For the content creation side, tools like Frase can help you build content briefs grounded in what AI models are actually looking for:
And if you want to build topical authority in your niche systematically -- which is one of the most reliable ways to improve AI visibility over time -- a topical mapping approach helps:

A practical 60-day setup plan
Here's a concrete timeline for getting a niche prompt monitoring system running from scratch.
Week 1-2: Build your prompt list
- Map the buyer journey for your specific product category
- Write 20-40 prompts across all five types
- Prioritize prompts where competitors are already visible
Week 3-4: Baseline tracking
- Run all prompts manually across ChatGPT, Perplexity, and Google AI Overviews
- Record brand mentions, citations, and competitor appearances
- Set up automated tracking in your chosen tool
Week 5-6: Gap analysis
- Identify which prompt types you're weakest on
- Audit competitor content that AI models are citing
- Build a list of specific content gaps
Week 7-8: Content and technical fixes
- Fix any technical issues blocking AI crawler access
- Publish 2-3 pieces of content targeting your highest-priority gaps
- Make sure existing content is structured for AI citation (clear headings, direct answers, factual claims with sources)

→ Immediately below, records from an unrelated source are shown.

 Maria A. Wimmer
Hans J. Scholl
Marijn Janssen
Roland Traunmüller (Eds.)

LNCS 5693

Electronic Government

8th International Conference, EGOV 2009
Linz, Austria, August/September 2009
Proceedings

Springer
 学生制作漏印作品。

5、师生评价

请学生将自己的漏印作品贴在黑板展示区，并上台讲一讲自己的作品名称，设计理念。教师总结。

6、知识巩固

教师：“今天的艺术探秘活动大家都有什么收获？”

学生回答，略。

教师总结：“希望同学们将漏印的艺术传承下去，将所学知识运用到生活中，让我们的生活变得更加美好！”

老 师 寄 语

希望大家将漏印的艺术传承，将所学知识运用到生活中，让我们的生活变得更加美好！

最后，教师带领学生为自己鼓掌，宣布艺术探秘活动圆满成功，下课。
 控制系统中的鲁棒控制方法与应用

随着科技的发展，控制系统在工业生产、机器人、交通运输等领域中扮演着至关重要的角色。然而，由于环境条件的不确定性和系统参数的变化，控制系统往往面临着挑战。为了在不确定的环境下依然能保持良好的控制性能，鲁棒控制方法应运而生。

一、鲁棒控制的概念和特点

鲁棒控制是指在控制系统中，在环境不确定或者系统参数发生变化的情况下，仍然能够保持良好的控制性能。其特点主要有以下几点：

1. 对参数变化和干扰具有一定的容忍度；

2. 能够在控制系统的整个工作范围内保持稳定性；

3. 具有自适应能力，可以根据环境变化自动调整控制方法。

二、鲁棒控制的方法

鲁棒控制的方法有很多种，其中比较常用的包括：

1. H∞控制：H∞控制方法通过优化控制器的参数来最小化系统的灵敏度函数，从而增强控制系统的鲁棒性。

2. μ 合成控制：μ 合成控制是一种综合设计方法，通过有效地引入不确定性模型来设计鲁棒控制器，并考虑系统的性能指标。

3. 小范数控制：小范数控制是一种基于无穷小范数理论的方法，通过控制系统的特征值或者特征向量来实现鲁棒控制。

After day 60: Review your tracking data, compare to baseline, and identify which content investments moved the needle. Expand your prompt list based on what you've learned.
The bottom line
Niche prompt monitoring isn't complicated, but it does require more thought than generic brand tracking. The brands that will win AI visibility in specific product categories are the ones that understand how buyers in those categories actually use AI search -- not just the obvious comparison queries, but the full range of informational, instructional, and transactional questions that happen before and after the "best X" moment.
Start with a structured prompt list, track consistently for at least 30 days, and use the data to identify specific content gaps. That cycle -- find gaps, create content, track results -- is what actually moves the needle. The tools are there to make it faster. The thinking is still yours to do.